I used to be a person that was career driven and goal oriented. I had always worked 2 jobs since I was 16. I like to make money and I love to save it. I found myself married and pregnant during my sophomore year of college (I took a break for a year and half prior to that). I promised myself that I would finish my degree. Our son was born and I decided to stay home wiht him for a period of time, and breaking from college again. But soon I found myself working a full-time job, going to college, and being a wife and mother. We had another baby, I didn’t have the opportunity to stay home with her like I did with our son, but I kept going on the schooling. I graduated!!! I got my first “real” job. I finally found myself important in my field, respected, and confident.
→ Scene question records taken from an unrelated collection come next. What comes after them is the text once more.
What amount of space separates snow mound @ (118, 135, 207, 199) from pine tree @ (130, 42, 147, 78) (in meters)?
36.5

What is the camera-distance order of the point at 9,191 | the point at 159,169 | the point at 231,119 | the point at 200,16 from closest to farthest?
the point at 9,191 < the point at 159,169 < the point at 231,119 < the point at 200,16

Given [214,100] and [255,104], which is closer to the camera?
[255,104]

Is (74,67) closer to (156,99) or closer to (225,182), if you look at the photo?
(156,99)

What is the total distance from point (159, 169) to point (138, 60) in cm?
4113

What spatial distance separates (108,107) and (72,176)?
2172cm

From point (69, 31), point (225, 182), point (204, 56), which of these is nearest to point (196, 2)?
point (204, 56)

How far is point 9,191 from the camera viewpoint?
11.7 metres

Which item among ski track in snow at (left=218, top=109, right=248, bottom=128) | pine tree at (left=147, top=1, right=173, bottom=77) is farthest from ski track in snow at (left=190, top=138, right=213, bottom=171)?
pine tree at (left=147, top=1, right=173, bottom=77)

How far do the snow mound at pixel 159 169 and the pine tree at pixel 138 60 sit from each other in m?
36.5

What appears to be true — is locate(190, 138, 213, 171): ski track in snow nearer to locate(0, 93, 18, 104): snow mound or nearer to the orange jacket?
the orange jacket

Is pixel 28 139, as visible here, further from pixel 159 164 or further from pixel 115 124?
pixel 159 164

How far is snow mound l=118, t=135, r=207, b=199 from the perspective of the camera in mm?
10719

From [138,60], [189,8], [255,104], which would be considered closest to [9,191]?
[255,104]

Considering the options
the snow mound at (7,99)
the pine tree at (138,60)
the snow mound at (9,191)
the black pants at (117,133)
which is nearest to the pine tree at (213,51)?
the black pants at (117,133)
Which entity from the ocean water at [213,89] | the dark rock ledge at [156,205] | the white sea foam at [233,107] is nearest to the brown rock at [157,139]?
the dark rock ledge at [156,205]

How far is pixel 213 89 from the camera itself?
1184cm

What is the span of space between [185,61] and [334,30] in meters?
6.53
It wasn’t long before an overwhelming sense of emptiness crept up on me.
My daughter had cried for 4 years everyday when I picked her up from daycare. That can really take a toll on a person. We were not able to put our kids in extra curricular activities, because I couldn’t make the games or practices. I wasn’t able to attend school parties or functions or allow my kids to join clubs. There were many weeks that I wouldn’t see my son from Wednesday until Friday night. I cried, I cried a lot. When my husband would call and have the kids tell me goodnight while I sat in an office an hour away, I cried
Handing over a chunk of my paycheck to a person for keeping my child really began to a repeated stabbing feeling every other week. I mean, they were doing the job that I REALLY WANTED TO DO! After listening to a popular radio personality, I began to realize that perhaps by goals had changed and I am no longer that person that I was at 22 years old that was career driven. I decided along with my husband that motherhood was the area that I was going to focus on for this time in our kids life.
Honestly, I didn’t want children until later in life, if ever. I ended up having them earlier than most, and I wouldn’t have it any other way, they are glorious and make me happier than anything else. This is why I decided to stay home, it may not be right for others and the career and motherhood might be a job that others balance well. I can see both sides of the fence, being a working mom, being a stay-at-home mother. They both have their advantages and disadvantages, but the choice is always your own, you have to decide what is right for you and your children.